What does “mission” really mean?

What does “mission” really mean?

Colin Smith ponders the meanings that lie beneath a key word for the church today

Photo: Colin Smith, mission learning manager at Church Mission Society

“Mission” is a word we don’t find in the Bible. So when we talk about the “mission of God”, what exactly are we talking about?

by Colin Smith


I am walking through the streets of Oxford on a Sunday evening with a small group who are on forMission – CMS’s preparation and orientation for people in mission. It is dark and cold, and I am in deep conversation and oblivious to much beyond the person beside me and the pavement in front.

At some point the two of us notice we have lost the rest of the group. We trace our steps back to find them outside a ruined shop front, seriously damaged by a hit and run car accident the night before.

Everyday witness

A Palestinian member of the group is chatting with the owner of the business, also a Palestinian. Our group member came to England as a refugee many years ago. She knows something of the pain of experiencing loss away from home. She offers words of encouragement before praying for him, outside on the pavement.

We walk on. Ten minutes later we are treating ourselves to fish and chips and talking with the owner of the shop, who happens to be from Iran. The crisis in Gaza comes into the conversation and he offers the observation that peace will not come until Jesus returns, a view held by Muslims. The conversation turns towards Jesus as the Prince of Peace as we wait for the food to be prepared.

We are not on a mission. This seems to be the everyday actions of scattered people being present and bearing witness to Jesus to others in the places of their dislocation.

The wrong word?

Three days later we are in the final leg of forMission, joining with other CMS people in mission at a conference in Northampton. One of our speakers is Ugandan Bishop Zac Niringiye, a former Africa director for CMS. He encourages us, for a variety of reasons, to consider abandoning the language of mission, a word absent from Scripture, in favour of witness, a word more evidently biblical. I think back to that Sunday evening.

Mission is a word that is pretty central to us at CMS. The clue is in the name! But it does have its problems. It is, as one writer put it, “not an innocent word”.

It has a mixed history and, in many minds, it is hard to separate from Western colonialism and the abusive power of empire.

Dangers of mission

Mission is always in danger of looking like a process dependent on human skill, energy, planning and endeavour.

For all our language about the mission of God, we seem overly occupied with what we sense depends on us. Our thoughts turn all too quickly to strategies and resources and so easily lose sight of the One who declares that he was served in/with those who were hungry, thirsty, homeless and in prison.

Mission, in spite of the words of Jesus, tends to look for the levers of power rather than embrace the place of vulnerability; to exercise power, rather than acknowledge weakness.

Embracing the challenge

The challenge is perhaps not to abandon mission, or strategies (much loved by churches, denominations and mission societies alike!). We need to be intentional, wise and accountable with the resources that are available to us (for they are not “our” resources). But we may need to recognise the limits of the language of mission.

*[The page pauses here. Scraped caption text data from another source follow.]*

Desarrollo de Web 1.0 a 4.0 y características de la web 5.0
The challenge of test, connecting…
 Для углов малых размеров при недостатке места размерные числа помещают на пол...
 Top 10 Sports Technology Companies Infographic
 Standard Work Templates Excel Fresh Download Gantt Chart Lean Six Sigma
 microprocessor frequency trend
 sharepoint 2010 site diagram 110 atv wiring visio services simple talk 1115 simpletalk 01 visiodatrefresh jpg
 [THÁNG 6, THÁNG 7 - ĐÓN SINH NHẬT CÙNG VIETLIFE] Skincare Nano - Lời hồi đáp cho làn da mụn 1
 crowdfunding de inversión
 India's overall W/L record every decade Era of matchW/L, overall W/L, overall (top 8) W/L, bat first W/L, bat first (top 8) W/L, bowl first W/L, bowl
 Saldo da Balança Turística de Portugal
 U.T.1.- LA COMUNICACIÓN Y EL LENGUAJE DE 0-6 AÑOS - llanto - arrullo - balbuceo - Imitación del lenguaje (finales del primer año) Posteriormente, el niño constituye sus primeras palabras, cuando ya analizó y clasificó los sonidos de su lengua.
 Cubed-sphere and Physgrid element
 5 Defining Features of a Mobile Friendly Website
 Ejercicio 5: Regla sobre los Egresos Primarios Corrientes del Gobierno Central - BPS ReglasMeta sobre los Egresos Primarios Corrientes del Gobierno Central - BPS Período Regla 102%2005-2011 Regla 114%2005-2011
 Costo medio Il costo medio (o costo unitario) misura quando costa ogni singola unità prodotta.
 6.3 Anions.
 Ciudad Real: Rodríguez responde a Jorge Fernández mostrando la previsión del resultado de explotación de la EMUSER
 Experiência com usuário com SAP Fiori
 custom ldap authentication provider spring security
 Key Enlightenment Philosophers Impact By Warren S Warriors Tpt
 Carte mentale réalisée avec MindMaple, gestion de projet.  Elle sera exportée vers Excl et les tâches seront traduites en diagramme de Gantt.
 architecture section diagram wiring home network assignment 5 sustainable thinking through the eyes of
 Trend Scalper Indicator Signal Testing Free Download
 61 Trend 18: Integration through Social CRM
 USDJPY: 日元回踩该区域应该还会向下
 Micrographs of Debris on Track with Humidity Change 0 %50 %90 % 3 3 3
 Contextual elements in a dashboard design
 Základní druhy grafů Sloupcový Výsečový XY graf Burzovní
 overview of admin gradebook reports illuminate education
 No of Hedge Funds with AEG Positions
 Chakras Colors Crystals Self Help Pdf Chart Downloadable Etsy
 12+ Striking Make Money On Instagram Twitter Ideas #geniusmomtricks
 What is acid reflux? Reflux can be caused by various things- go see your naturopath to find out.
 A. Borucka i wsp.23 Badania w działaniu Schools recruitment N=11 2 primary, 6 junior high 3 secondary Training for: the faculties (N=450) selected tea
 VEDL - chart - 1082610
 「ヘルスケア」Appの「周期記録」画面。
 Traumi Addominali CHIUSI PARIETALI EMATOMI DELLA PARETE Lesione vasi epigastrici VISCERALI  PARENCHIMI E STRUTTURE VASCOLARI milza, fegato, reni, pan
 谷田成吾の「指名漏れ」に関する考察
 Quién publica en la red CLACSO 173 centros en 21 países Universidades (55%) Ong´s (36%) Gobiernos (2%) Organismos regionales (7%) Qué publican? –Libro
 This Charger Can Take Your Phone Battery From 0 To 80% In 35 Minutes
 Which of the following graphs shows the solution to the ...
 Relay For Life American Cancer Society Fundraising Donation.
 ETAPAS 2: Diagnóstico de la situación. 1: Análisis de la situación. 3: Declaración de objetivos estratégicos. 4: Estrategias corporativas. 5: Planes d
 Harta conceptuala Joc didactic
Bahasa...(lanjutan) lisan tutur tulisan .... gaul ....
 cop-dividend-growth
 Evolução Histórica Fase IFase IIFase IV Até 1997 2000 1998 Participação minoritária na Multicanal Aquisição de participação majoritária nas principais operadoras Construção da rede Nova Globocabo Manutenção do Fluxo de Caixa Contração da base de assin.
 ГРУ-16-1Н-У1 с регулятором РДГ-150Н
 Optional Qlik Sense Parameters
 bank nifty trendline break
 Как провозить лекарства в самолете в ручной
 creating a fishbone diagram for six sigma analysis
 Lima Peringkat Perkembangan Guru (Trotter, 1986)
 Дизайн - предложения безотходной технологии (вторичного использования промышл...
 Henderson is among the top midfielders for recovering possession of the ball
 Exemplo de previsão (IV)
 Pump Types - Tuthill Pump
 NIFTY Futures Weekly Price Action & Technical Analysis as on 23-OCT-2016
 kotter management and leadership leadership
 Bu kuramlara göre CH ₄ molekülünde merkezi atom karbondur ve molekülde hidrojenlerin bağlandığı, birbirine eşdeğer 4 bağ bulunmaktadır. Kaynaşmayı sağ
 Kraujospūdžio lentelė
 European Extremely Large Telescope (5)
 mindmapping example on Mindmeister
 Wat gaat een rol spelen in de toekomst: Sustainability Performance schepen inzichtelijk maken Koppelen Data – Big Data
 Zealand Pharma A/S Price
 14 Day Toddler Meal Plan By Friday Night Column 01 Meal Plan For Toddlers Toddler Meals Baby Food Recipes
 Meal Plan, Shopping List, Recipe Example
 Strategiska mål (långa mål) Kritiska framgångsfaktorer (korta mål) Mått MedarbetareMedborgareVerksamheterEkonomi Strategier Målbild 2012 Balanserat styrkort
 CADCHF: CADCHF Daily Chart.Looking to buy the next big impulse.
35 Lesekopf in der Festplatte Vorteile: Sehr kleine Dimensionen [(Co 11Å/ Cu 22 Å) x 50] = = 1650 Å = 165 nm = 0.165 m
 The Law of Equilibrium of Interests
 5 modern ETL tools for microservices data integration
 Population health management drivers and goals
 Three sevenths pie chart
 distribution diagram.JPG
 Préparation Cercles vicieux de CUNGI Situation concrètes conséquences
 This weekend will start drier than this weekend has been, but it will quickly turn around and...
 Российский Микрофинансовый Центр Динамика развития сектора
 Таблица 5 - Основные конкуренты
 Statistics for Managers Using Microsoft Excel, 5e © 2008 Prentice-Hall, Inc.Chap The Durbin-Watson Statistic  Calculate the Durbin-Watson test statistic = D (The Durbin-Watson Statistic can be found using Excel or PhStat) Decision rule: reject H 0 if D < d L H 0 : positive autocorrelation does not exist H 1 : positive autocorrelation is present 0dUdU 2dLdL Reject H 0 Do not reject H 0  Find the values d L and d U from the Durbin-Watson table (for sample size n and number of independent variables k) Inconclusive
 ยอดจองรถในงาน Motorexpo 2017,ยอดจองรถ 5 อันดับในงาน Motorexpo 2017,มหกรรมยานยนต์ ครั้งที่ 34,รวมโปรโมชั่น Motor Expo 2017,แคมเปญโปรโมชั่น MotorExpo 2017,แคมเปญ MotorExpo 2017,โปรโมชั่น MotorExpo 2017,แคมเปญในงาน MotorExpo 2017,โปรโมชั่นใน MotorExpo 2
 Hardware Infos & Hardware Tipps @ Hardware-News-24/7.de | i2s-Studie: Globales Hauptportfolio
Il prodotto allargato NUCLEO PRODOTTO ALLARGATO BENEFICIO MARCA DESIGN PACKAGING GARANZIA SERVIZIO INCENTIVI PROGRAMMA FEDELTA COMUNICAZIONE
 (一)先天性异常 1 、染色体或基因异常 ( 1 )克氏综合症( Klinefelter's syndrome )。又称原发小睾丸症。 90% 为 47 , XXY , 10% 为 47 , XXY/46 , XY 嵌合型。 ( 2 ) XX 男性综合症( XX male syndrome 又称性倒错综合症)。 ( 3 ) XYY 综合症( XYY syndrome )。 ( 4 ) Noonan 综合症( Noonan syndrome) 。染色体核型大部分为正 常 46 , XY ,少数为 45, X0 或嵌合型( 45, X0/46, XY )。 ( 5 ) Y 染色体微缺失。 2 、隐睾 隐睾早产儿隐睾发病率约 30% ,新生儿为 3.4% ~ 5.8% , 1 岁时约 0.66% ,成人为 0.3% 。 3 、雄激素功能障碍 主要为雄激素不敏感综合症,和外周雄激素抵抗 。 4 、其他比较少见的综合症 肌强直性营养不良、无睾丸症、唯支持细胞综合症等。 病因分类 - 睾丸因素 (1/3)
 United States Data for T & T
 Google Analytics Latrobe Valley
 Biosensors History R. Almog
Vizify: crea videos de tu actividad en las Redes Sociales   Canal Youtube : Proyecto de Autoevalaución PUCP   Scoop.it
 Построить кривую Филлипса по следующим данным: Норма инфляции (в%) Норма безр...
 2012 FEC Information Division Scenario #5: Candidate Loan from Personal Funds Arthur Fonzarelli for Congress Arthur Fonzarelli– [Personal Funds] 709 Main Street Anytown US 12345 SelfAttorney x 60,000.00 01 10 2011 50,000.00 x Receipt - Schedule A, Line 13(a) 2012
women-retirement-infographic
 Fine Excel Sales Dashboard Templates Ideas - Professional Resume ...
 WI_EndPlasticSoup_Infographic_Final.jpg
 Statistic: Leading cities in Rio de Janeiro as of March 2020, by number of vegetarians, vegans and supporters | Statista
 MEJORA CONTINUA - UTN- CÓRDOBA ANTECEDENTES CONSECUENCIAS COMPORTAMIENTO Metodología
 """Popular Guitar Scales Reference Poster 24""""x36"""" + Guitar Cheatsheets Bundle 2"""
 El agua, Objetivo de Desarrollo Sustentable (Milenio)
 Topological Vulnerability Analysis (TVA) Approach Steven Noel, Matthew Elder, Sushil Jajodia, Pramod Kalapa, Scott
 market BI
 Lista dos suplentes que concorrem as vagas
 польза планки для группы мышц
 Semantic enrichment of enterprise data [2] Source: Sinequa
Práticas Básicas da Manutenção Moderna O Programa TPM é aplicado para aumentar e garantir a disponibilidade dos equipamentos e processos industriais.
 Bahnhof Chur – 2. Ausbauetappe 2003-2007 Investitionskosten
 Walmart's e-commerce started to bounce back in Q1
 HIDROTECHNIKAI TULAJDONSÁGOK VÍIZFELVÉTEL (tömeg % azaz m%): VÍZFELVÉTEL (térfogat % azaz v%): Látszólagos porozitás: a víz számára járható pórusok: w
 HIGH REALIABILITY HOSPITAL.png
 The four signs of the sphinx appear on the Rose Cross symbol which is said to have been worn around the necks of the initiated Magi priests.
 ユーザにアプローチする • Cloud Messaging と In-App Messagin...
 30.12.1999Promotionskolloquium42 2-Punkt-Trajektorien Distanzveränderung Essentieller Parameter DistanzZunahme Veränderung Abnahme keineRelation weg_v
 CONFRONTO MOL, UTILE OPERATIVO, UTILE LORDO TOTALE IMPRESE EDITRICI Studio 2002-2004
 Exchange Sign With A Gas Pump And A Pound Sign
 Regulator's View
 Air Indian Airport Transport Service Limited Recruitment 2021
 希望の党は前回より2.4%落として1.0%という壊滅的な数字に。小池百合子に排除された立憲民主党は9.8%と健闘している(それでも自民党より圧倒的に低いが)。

Back to forMission (the word gets everywhere) and we are journeying through Acts. In Luke’s version of a so-called Great Commission, the disciples are told they will be witnesses in Jerusalem, Judea, Samaria and to the ends of the earth.

The question is left hanging as to how 11 Galilean men, with a less than impressive track record, will accomplish that.

Blown by the Spirit

For Luke the answer is, they won’t. The answer will come in chapter 2 and the outpouring of the Holy Spirit. Here, dispersed and scattered Jews, present in Jerusalem for the feast of Pentecost, will encounter the transforming work of the Spirit in the lives of the first disciples and within their own lives too. They will carry the gospel beyond Jerusalem.

In Acts 8 it will be the persecuted and scattered church that will be witnesses to the Samaritans and Philip will be blown off course to a desert road for an unlikely, very unplanned and intimate encounter that will see the gospel of Jesus travel to Africa, carried in one of its own tongues, in its own flesh and blood.

It seems deeply unwise to try to speak of God’s mission strategy, singular or plural. God does what God does because he loves his creation.

Being present

But the story of Israel and the story of the beginnings of the church so often seems to centre on the lives of scattered people, called to be present and faithful away from home.

For those first Christians it was often a vocation to follow the leading of the Spirit and be witnesses to Jesus in the places of their dislocation.

In a world where millions are on the move, in a country where so many are away from home, at so many levels, perhaps that cold night on an Oxford road holds its own gift.

Being present to people and places, listening, seeing, hearing and feeling; being open to and responsive to the prompting of the Spirit (even if that leaves you feeling weak and foolish), being a witness to Jesus.

Not exactly a mission strategy, but perhaps God is not entirely dependent on that!